Phase 2 - Automatic Failover: Add built-in health checking and automatic failover management to the library, removing the need for manual intervention.
Architecture
Phase 1 - Manual Switchover
┌─────────────────────────────────────────────────────────┐
│ Geo Lookup Library │
├─────────────────────────────────────────────────────────┤
│ GeoLookupClient │
│ ├── Provider Registry │
│ ├── Provider Selector (config-driven) │
│ └── Response Normalizer │
├─────────────────────────────────────────────────────────┤
│ Providers │
│ ├── GetAddressProvider (primary) │
│ ├── GooglePlacesProvider (fallback) │
│ └── BaseProvider (abstract interface) │
└─────────────────────────────────────────────────────────┘
│
▼
┌──────────┐ ┌─────────────────┐
│ Geo Svc │◄───────│ Uptime Robot │
│ │ | (monitoring) │
└──────────┘ └─────────────────┘
│
▼
┌─────────────────┐
│ Manual config │
│ change to swap │
│ provider │
└─────────────────┘
Phase 2 - Automatic Failover
┌─────────────────────────────────────────────────────────┐
│ Geo Lookup Library │
├─────────────────────────────────────────────────────────┤
│ GeoLookupClient │
│ ├── Provider Registry │
│ ├── Health Checker ◄── NEW │
│ ├── Failover Manager ◄── NEW │
│ └── Response Normalizer │
├─────────────────────────────────────────────────────────┤
│ Providers │
│ ├── GetAddressProvider (primary) │
│ ├── GooglePlacesProvider (fallback) │
│ └── BaseProvider (abstract interface) │
└─────────────────────────────────────────────────────────┘
│ │
▼ ▼
┌──────────┐ ┌───────────┐
│ Geo Svc │ │ Geo Svc │
| [Flux] | | [Hutsoft] |
└──────────┘ └───────────┘
Key Features
| Feature | Phase | Description |
|---|
| Provider Abstraction | 1 | Unified API regardless of underlying service |
| Response Normalization | 1 | Consistent response format across all providers |
| Configurable Provider | 1 | Select active provider via configuration |
| External Health Monitoring | 1 | Uptime Robot monitors provider health |
| Manual Switchover | 1 | Change provider via config during outages |
| Metrics & Logging | 1 | Track provider performance and failures |
| Built-in Health Checker | 2 | Periodic health checks on all configured providers |
| Automatic Failover Manager | 2 | Circuit breaker pattern for automatic provider switching |
Affected Applications
Primary Integration
- Universal geo service (immediate integration)

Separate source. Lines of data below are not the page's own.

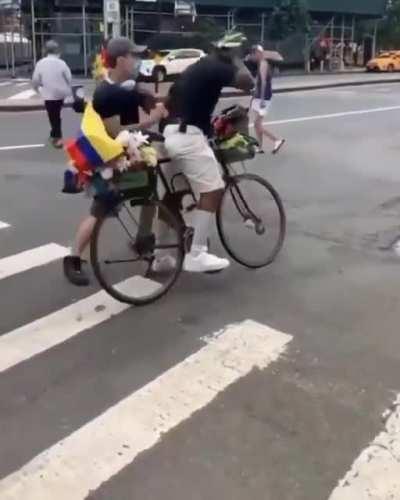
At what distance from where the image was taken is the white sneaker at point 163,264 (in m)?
5.32

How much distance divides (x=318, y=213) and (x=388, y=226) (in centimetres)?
82

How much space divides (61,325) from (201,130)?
68.5 inches


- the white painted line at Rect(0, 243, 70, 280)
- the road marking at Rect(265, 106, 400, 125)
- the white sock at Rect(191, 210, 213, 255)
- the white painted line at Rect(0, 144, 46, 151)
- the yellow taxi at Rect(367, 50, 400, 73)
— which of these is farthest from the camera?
the yellow taxi at Rect(367, 50, 400, 73)

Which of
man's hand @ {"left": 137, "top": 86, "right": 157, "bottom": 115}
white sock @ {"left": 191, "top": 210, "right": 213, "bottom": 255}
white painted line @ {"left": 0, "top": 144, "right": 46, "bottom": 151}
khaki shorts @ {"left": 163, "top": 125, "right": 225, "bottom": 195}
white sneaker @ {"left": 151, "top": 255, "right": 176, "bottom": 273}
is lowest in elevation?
white painted line @ {"left": 0, "top": 144, "right": 46, "bottom": 151}

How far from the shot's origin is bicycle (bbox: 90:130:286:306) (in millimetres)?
4988

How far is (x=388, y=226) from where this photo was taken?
751cm

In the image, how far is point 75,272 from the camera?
215 inches

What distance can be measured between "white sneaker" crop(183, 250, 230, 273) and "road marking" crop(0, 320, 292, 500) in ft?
2.42

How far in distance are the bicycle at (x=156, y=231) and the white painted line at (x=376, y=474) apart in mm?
2196

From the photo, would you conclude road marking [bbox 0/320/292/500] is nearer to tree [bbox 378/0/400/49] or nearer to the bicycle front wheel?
the bicycle front wheel

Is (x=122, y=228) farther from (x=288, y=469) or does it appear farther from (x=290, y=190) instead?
(x=290, y=190)

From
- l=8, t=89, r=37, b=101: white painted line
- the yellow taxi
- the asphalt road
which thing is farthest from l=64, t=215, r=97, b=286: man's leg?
the yellow taxi

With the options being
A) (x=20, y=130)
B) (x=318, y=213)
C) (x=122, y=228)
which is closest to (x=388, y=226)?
(x=318, y=213)

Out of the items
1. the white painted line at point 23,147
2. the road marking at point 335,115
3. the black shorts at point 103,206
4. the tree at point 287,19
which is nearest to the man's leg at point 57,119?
the white painted line at point 23,147
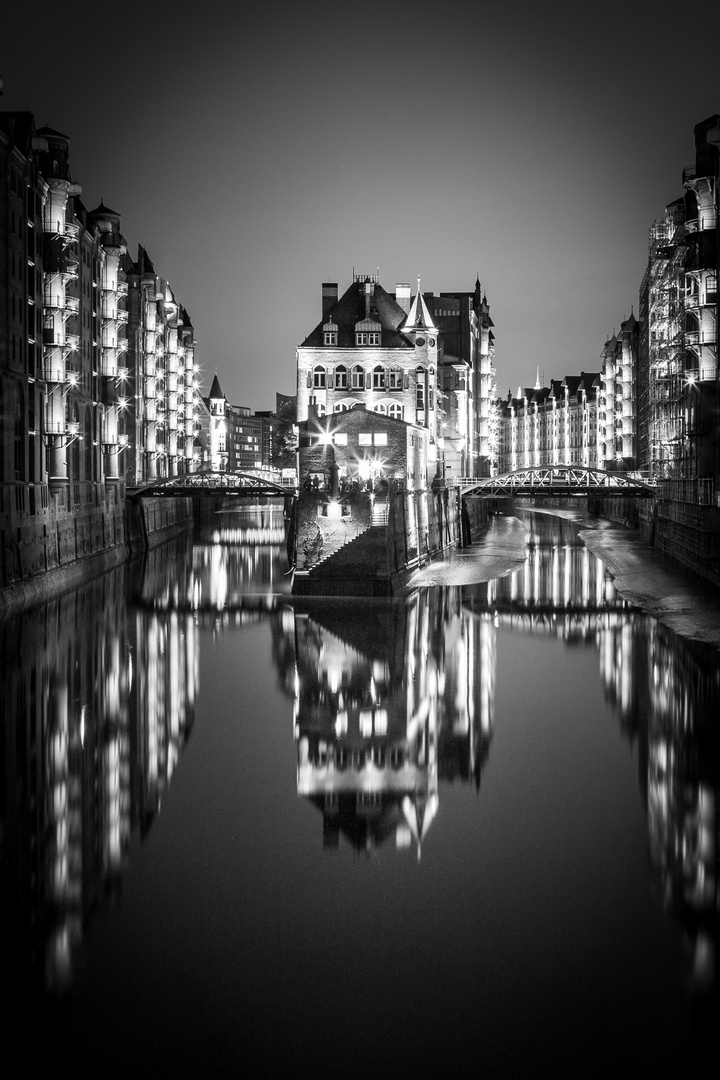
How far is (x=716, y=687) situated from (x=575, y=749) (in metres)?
5.42

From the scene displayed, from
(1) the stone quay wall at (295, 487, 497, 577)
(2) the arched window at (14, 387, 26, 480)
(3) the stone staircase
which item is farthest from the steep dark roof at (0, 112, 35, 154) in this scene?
(3) the stone staircase

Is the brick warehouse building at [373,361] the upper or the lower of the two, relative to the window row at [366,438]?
upper

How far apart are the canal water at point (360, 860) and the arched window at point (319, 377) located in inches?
1431

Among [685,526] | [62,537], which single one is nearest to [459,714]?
[62,537]

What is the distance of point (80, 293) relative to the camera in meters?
48.2

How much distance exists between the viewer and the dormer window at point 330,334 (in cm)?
6294

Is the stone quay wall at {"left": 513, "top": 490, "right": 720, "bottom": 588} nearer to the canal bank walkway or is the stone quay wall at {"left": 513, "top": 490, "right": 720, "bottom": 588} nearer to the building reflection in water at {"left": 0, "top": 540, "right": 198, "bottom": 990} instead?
the canal bank walkway

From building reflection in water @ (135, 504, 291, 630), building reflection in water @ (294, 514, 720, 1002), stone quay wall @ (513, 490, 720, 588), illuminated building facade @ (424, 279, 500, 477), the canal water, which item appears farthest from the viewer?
illuminated building facade @ (424, 279, 500, 477)

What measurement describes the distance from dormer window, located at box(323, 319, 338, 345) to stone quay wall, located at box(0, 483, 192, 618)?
46.3 ft

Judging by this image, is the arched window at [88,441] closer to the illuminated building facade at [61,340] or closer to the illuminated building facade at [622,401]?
the illuminated building facade at [61,340]

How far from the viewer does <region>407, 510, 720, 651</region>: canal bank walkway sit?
32750 mm

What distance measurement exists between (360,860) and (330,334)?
5191cm

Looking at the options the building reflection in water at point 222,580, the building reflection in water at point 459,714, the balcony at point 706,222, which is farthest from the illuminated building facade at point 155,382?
the balcony at point 706,222

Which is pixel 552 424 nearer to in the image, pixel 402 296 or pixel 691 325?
pixel 402 296
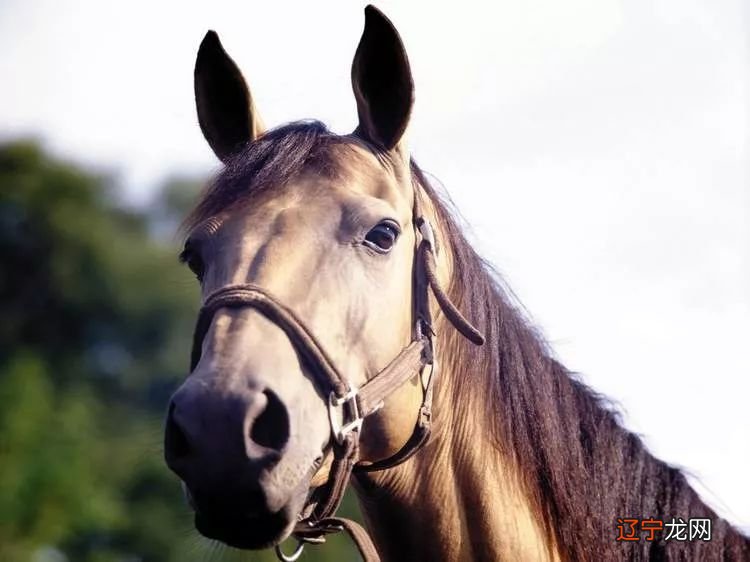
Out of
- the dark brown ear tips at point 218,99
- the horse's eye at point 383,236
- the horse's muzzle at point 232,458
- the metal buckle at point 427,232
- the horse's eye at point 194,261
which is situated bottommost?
the horse's muzzle at point 232,458

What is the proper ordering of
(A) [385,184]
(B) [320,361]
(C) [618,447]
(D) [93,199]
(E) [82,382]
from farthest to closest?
(D) [93,199]
(E) [82,382]
(C) [618,447]
(A) [385,184]
(B) [320,361]

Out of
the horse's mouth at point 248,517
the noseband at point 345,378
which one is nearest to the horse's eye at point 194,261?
the noseband at point 345,378

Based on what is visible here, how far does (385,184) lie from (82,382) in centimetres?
5739

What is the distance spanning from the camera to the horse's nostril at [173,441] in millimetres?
3363

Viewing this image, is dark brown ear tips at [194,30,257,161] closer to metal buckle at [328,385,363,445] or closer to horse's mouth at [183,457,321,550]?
metal buckle at [328,385,363,445]

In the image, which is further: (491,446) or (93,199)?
(93,199)

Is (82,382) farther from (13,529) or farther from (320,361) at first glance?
(320,361)

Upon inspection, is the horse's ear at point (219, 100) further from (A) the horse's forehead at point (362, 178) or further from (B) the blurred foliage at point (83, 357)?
(B) the blurred foliage at point (83, 357)

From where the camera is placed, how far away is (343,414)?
12.1 ft

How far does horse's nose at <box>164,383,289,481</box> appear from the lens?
330 cm

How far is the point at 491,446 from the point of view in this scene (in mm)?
4266

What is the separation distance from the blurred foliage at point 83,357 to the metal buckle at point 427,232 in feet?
78.0

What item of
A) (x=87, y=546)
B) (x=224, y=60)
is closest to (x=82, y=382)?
(x=87, y=546)

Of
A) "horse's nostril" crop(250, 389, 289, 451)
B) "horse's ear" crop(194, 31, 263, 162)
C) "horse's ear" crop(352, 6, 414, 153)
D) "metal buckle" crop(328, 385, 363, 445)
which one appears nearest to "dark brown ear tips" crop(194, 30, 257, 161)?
"horse's ear" crop(194, 31, 263, 162)
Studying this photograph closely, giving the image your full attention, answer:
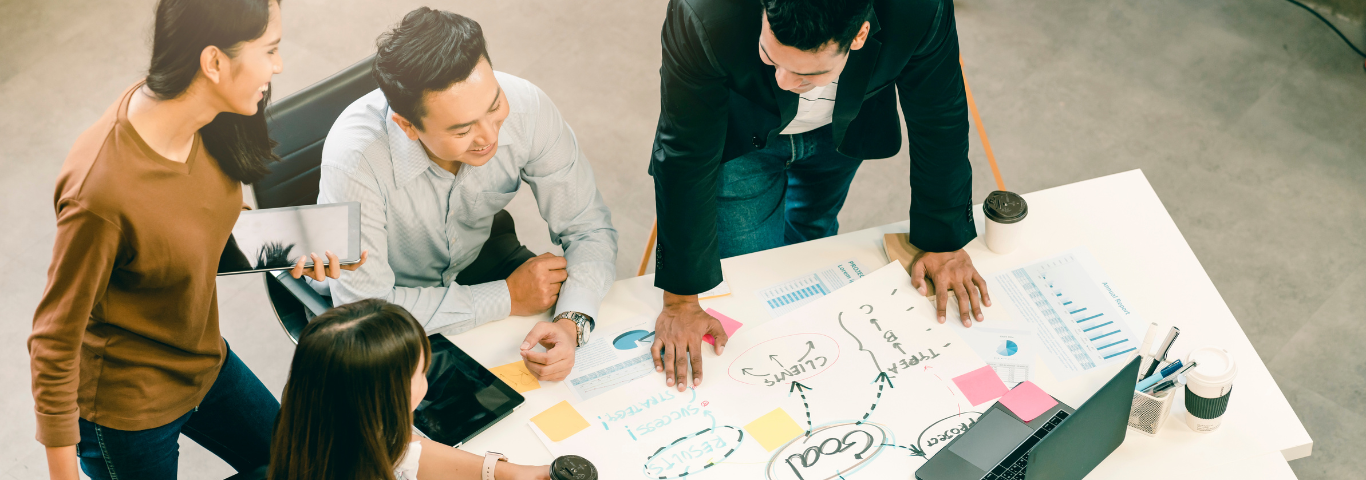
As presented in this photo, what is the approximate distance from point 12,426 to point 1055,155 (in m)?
3.10

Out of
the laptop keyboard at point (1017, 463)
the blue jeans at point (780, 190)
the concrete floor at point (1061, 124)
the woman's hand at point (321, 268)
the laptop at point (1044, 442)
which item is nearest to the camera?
the laptop at point (1044, 442)

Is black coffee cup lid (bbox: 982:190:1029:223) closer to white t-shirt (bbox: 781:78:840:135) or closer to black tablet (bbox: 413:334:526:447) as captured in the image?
white t-shirt (bbox: 781:78:840:135)

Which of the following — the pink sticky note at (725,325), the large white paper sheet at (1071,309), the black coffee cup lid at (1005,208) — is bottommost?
the large white paper sheet at (1071,309)

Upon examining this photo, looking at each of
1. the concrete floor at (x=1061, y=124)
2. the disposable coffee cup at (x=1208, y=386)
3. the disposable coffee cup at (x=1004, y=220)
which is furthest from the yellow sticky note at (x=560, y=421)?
the concrete floor at (x=1061, y=124)

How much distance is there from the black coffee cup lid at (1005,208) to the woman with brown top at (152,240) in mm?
1139

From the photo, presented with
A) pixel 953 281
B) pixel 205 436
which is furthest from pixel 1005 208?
pixel 205 436

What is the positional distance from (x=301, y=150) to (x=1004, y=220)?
4.26ft

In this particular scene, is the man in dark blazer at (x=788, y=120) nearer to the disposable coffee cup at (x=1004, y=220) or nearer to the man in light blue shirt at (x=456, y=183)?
the disposable coffee cup at (x=1004, y=220)

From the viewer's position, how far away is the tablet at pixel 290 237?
1.46 m

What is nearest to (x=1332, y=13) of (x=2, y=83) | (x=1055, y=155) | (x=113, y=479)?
(x=1055, y=155)

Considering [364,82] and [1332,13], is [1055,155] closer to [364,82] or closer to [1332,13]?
[1332,13]

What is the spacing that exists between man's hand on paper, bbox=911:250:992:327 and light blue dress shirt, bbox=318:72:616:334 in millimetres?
563

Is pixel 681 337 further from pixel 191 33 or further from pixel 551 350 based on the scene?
pixel 191 33

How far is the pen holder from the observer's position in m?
1.40
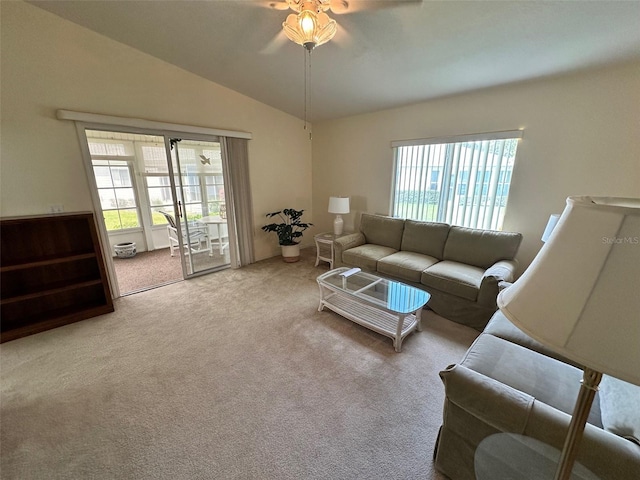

Main Consumers (highest traffic)
- Adrian Flux, Sterling and Bikesure EPAs
- Adrian Flux and Sterling JAF forms
Other Potential Consumers
- Viitata
- Forecaster
- Katala
- Any future projects requiring geo lookup
Impact
API Compatibility
This proposal maintains 100% API compatibility with the existing geo service. No consumer application changes will be required. The library will be integrated behind the existing service
interface, making this change completely transparent to Adrian Flux, Sterling, Bikesure EPAs, JAF forms, and all other consumers.
Services Affected
- Universal geo service (internal code changes for library integration)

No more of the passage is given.